■ Your instructions: Reproduce the records word for word, starting at the first line and stopping after the line that contains "19.5 metres".

■ Items:
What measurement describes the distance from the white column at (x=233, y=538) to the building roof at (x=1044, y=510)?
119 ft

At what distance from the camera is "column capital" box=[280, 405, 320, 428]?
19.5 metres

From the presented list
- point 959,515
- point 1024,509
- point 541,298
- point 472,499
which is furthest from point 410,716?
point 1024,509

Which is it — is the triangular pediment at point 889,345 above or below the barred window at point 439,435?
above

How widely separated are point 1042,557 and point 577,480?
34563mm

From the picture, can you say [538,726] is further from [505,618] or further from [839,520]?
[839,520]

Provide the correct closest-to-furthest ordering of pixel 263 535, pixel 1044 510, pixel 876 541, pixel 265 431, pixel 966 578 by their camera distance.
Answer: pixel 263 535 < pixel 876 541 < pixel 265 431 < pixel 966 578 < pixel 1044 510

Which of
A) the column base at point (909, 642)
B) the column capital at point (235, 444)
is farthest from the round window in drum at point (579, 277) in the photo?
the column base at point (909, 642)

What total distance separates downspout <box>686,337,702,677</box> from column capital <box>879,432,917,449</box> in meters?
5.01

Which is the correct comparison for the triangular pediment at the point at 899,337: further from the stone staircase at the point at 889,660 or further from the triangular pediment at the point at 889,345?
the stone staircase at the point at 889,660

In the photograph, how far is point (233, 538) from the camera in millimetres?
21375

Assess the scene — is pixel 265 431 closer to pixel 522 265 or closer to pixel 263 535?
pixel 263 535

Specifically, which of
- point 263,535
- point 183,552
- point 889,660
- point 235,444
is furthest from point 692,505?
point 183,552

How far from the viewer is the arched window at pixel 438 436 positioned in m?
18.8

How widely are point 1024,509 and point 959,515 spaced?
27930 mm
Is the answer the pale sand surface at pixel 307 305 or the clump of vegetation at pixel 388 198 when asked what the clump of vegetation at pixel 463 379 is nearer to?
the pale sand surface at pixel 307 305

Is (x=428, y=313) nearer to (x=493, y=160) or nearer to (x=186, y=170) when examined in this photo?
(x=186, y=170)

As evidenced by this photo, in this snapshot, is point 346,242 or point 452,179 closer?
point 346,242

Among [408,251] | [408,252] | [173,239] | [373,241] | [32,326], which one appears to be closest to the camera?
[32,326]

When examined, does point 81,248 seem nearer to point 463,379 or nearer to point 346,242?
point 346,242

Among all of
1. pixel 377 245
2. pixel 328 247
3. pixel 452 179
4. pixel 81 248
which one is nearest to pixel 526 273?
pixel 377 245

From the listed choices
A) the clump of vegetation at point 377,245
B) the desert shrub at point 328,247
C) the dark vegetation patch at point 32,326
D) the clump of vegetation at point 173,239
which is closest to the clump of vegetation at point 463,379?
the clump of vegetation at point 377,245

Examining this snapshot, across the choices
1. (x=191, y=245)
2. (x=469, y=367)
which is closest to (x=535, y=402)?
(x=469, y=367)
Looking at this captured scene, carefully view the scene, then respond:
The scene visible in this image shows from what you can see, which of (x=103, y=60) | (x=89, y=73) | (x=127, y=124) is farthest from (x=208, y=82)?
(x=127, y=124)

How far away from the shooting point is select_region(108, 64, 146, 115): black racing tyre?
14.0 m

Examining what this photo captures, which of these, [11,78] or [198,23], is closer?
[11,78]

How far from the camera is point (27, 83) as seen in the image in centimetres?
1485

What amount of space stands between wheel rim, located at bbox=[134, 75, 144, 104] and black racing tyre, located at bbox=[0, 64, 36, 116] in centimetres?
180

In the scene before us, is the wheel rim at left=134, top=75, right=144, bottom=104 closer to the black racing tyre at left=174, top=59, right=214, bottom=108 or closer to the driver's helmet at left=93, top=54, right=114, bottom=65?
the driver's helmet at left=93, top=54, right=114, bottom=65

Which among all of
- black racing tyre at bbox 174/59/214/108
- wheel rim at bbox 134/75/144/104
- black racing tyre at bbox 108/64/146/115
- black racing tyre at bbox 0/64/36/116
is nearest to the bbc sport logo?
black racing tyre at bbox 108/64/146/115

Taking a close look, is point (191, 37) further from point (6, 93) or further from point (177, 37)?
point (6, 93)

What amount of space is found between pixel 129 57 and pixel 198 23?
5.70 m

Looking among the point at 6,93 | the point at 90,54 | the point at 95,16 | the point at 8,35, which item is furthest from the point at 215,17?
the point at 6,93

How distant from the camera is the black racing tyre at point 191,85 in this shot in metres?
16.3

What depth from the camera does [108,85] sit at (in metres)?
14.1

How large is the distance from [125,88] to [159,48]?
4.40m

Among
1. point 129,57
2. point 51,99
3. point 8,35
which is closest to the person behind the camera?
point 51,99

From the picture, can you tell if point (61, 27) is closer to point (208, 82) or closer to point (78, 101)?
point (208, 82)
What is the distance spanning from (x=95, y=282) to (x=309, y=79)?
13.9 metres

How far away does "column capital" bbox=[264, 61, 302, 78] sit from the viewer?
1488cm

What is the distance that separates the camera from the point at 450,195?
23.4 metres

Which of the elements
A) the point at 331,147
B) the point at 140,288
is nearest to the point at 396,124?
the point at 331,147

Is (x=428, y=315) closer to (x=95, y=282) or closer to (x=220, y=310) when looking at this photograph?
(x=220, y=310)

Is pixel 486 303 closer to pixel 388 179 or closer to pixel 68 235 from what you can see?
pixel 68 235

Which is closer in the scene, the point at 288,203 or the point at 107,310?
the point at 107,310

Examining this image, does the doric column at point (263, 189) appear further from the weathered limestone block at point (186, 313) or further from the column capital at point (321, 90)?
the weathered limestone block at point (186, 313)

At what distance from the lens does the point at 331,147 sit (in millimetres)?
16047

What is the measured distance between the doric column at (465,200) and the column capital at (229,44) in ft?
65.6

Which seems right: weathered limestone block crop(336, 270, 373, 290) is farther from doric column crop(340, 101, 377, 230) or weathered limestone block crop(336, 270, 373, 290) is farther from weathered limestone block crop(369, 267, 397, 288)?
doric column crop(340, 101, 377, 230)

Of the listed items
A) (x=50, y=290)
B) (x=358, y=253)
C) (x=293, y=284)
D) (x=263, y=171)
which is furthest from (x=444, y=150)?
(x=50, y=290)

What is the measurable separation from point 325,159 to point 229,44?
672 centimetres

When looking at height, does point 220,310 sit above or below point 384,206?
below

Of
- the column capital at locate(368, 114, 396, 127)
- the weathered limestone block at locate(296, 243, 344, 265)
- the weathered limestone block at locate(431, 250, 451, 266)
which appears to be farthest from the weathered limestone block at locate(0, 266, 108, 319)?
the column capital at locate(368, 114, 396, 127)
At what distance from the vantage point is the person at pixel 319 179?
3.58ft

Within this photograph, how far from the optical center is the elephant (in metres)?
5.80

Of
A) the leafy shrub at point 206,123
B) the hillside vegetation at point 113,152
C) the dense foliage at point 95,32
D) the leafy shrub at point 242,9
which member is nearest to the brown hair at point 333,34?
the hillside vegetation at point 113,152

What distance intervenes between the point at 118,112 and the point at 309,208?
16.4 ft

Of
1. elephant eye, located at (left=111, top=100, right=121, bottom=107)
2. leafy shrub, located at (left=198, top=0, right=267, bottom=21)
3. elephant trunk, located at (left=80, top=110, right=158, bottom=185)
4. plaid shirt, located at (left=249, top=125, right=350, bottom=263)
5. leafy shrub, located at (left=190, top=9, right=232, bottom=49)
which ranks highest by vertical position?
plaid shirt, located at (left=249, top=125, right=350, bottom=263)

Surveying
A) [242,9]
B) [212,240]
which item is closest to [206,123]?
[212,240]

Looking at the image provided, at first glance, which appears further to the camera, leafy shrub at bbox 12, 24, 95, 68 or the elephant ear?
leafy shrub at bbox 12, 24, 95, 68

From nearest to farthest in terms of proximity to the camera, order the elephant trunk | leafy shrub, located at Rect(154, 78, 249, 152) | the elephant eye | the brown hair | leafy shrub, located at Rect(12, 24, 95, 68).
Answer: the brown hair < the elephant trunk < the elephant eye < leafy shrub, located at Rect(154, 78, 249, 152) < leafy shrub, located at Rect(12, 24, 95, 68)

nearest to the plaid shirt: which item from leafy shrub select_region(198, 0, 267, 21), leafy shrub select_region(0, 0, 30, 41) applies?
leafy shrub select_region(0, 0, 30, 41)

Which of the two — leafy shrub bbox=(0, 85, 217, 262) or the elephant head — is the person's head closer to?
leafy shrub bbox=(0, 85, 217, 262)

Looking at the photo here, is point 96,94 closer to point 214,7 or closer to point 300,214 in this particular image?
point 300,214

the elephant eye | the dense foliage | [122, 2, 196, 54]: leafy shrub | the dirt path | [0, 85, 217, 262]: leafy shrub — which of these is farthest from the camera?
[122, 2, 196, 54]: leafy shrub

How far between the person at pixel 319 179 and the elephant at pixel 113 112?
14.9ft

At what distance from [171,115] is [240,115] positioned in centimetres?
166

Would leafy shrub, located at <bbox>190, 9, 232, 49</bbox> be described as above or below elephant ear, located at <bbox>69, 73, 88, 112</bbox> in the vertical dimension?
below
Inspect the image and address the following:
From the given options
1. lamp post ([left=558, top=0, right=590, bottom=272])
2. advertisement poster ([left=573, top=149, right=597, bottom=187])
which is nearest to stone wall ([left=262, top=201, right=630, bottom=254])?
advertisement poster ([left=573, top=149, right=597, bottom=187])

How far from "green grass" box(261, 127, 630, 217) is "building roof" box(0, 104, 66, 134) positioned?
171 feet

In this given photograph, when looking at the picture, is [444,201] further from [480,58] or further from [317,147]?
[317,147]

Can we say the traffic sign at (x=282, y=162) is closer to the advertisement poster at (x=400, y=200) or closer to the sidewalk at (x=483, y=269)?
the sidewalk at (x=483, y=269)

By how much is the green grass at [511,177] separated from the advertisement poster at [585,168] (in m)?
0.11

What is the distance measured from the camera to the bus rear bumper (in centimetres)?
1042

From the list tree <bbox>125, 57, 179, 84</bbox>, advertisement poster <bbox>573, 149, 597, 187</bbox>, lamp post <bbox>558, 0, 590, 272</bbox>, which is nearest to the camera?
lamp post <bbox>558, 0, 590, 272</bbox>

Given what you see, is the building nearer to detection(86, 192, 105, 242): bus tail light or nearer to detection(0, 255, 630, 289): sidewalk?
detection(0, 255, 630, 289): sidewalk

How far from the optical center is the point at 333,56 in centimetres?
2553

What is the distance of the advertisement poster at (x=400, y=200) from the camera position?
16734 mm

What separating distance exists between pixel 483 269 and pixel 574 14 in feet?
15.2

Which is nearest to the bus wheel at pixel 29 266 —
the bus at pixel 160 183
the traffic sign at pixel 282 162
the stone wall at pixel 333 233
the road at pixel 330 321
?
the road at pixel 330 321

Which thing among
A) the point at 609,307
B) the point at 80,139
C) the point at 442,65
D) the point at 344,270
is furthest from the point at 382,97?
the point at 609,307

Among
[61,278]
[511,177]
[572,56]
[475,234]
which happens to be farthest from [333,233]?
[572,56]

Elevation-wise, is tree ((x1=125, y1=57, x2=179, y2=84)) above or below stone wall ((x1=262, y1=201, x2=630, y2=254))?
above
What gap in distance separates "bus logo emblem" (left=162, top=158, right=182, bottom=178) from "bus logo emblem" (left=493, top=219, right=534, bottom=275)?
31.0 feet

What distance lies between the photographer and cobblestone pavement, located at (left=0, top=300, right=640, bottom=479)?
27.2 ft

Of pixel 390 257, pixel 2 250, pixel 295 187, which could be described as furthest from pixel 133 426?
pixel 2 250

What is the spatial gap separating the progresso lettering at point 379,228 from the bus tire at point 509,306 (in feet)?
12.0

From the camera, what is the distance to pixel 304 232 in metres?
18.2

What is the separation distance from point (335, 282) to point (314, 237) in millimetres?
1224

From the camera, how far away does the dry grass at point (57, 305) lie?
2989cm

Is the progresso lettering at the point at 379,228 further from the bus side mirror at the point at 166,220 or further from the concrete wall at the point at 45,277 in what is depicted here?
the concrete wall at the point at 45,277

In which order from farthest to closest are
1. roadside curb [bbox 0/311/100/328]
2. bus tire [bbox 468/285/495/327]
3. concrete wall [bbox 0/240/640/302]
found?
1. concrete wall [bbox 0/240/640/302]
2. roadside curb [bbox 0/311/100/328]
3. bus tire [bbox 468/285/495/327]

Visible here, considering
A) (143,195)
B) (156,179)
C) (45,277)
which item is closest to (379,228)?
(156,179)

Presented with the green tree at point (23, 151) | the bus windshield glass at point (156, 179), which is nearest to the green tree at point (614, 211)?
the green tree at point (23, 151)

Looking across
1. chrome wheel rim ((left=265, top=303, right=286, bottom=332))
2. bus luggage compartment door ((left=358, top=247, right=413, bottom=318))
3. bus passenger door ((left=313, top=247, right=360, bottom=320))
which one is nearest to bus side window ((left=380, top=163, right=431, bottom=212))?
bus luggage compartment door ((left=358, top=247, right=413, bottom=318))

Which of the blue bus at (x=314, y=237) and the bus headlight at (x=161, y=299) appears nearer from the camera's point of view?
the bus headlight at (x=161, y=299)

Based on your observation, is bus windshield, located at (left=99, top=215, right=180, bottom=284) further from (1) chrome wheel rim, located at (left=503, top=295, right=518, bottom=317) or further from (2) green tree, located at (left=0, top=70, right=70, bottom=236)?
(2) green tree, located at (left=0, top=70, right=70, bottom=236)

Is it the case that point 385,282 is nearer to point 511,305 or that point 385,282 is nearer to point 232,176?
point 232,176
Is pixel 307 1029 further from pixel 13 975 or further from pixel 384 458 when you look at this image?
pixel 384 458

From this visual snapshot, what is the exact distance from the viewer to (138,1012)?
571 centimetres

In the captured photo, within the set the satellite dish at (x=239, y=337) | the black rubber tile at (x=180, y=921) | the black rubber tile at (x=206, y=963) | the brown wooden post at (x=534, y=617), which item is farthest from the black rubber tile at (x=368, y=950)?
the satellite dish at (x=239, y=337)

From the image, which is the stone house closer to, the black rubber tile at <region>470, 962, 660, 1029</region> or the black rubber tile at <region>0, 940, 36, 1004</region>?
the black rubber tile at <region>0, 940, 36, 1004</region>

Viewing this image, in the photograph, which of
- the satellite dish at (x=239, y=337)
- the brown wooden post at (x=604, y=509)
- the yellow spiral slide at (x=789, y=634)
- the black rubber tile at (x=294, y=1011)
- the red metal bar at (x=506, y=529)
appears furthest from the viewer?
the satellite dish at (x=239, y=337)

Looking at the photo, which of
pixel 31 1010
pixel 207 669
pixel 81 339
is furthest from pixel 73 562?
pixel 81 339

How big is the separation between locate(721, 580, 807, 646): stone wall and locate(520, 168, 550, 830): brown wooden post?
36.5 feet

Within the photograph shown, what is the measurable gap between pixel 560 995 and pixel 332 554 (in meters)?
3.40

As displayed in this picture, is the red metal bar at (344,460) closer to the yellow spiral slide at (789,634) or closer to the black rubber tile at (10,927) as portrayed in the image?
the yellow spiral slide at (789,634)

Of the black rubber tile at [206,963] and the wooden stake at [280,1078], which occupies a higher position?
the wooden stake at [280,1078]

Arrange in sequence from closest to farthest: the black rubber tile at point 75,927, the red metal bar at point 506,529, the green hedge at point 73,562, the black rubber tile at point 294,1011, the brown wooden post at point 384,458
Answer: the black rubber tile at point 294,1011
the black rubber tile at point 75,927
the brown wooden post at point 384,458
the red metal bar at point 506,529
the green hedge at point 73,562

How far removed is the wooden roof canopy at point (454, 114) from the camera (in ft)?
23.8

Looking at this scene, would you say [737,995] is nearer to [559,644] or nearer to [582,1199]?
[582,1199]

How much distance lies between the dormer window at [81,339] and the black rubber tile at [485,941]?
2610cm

■ Right answer:
What measurement describes the distance from the white column at (x=233, y=538) to the building roof at (x=1044, y=510)?
119 ft

At what distance from the camera is "column capital" box=[280, 405, 320, 428]?
19.5 metres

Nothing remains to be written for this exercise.